[WORK ORDER]
Your task is to repeat the entries underneath exactly, minus the pictures.

(Stored items from a collection)
**********

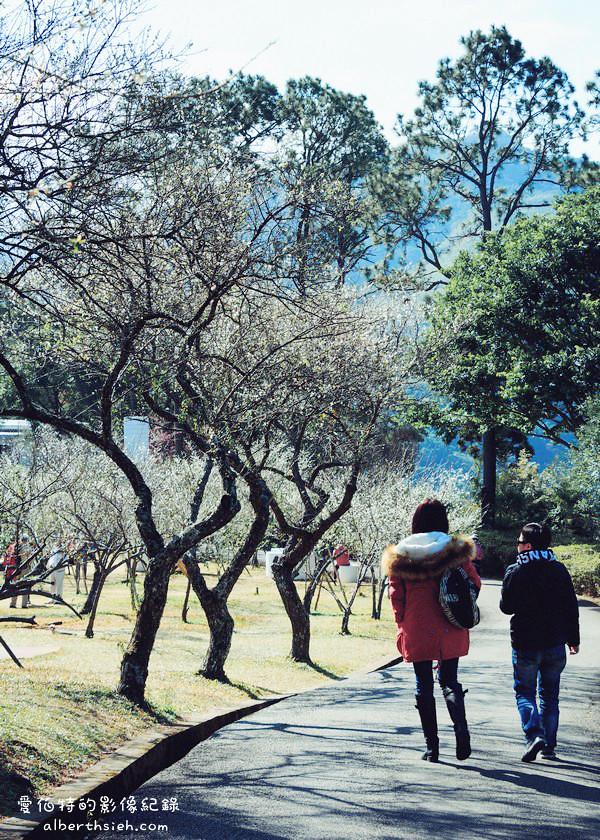 桃園復興.角板山公園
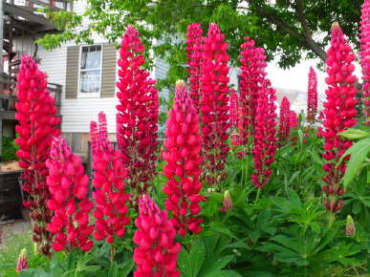 My Castle Red Russell Hybrid Lupine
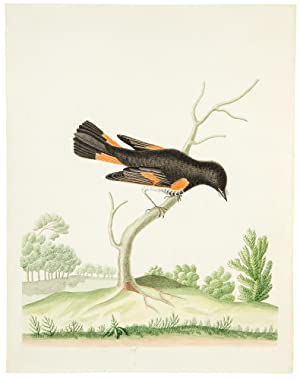 Orchard Oriole]: ABBOT, John (1751-1840)]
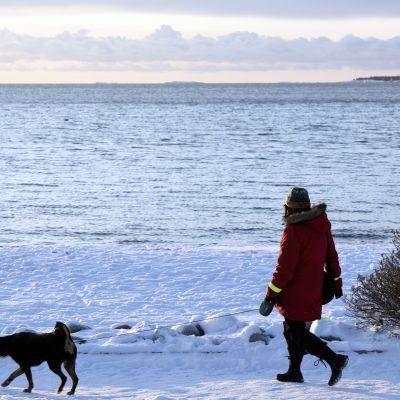 Ägare och hund på promenad i Brunnsparken.
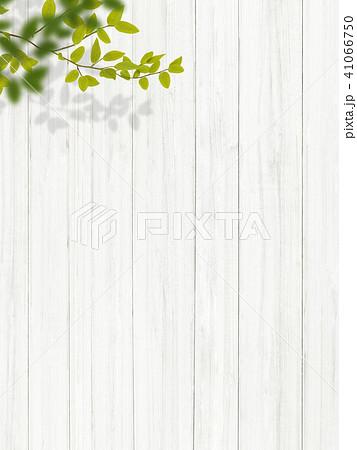 背景-植物-白壁 41066750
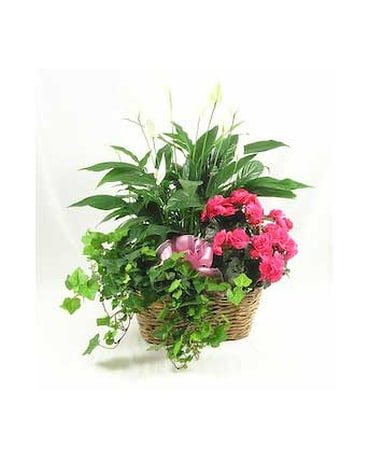 Mother's GardenPrices from $64.95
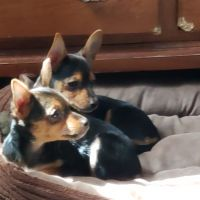 Chihuahua Puppies for sale in Bristol, PA 19007, USA. price: NA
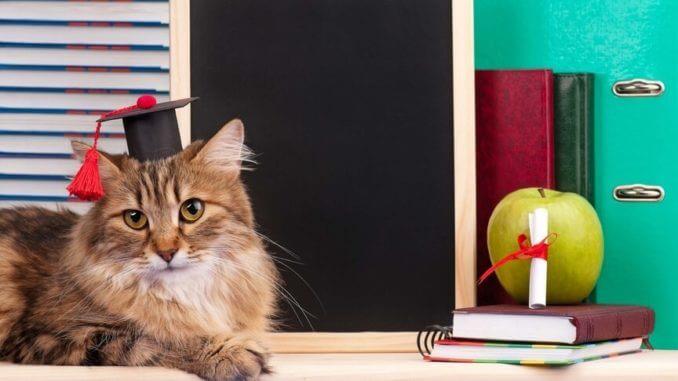 Sibirische Katze mit Uni-Hut und Zertifikat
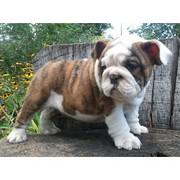 Sweet Xmas English Bulldog Puppies Available.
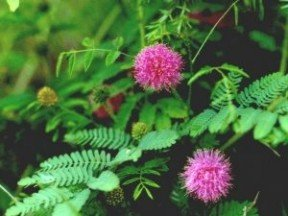 MIMOSA PUDICA, SENSITIVE PLANT 10 seeds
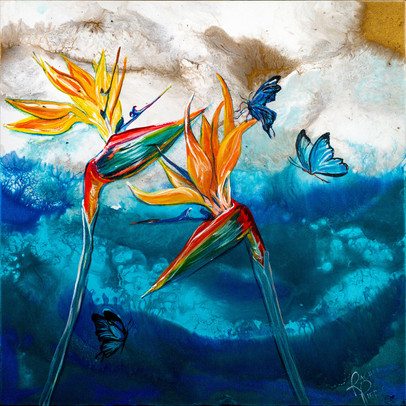 Birds of Paradise and Butterflies.jpg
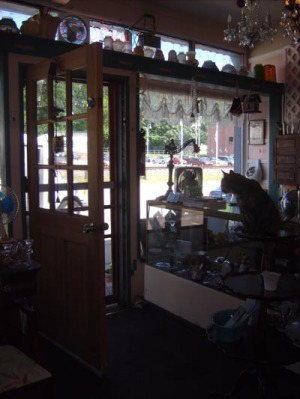 cat on counter looking out door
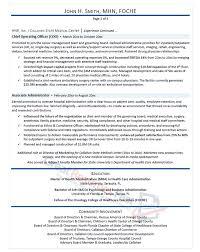 Executive Resume Samples Professional Resume Samples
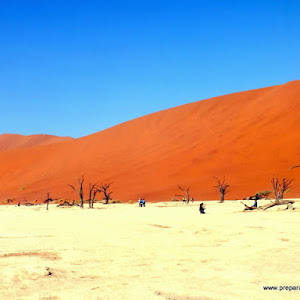 Consejos para viajar a Namibia por libre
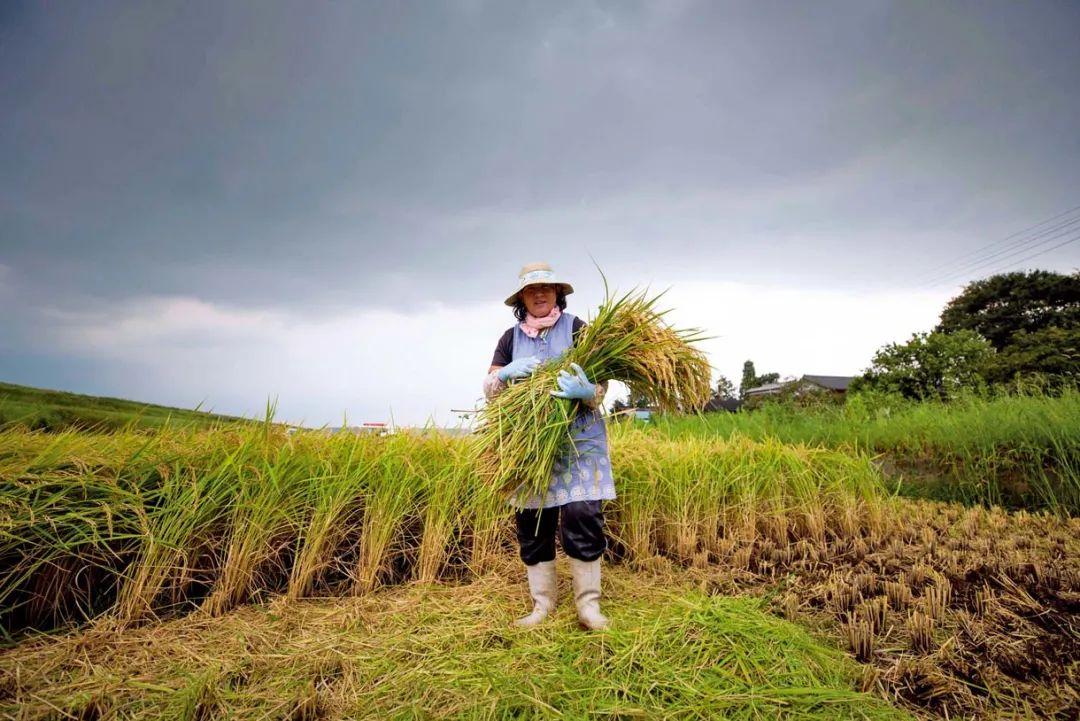 日本海外农业投资战略启示!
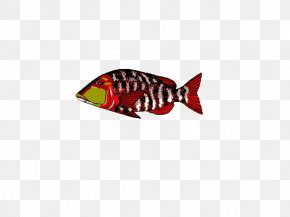 Colorful Fish - Delphi Database C++Builder Library Computer File PNG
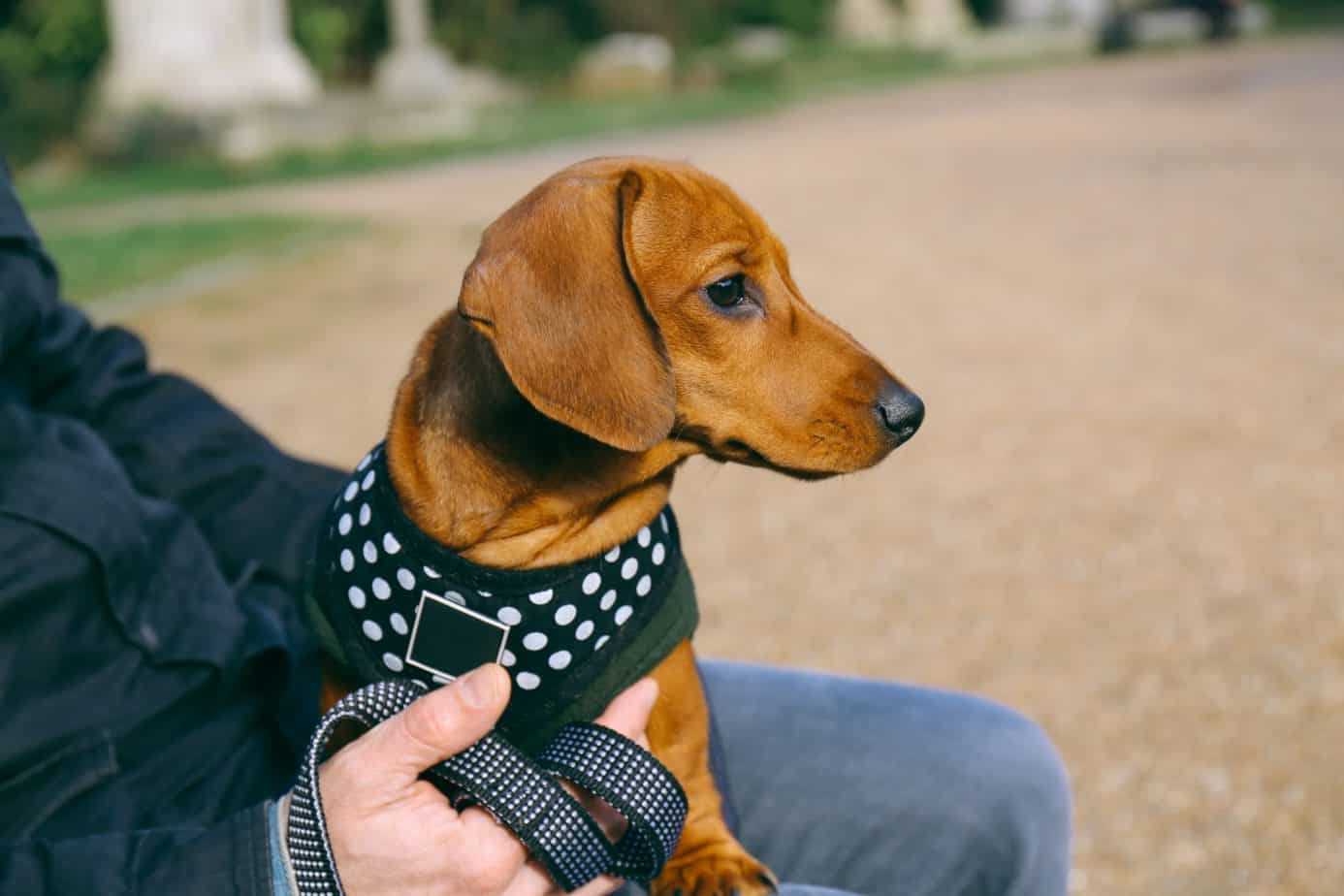 Dachshund wears a harness.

**********

[RESULT]
 桃園復興.角板山公園
 My Castle Red Russell Hybrid Lupine
 Orchard Oriole]: ABBOT, John (1751-1840)]
 Ägare och hund på promenad i Brunnsparken.
 背景-植物-白壁 41066750
 Mother's GardenPrices from $64.95
 Chihuahua Puppies for sale in Bristol, PA 19007, USA. price: NA
 Sibirische Katze mit Uni-Hut und Zertifikat
 Sweet Xmas English Bulldog Puppies Available.
 MIMOSA PUDICA, SENSITIVE PLANT 10 seeds
 Birds of Paradise and Butterflies.jpg
 cat on counter looking out door
 Executive Resume Samples Professional Resume Samples
 Consejos para viajar a Namibia por libre
 日本海外农业投资战略启示!
 Colorful Fish - Delphi Database C++Builder Library Computer File PNG
 Dachshund wears a harness.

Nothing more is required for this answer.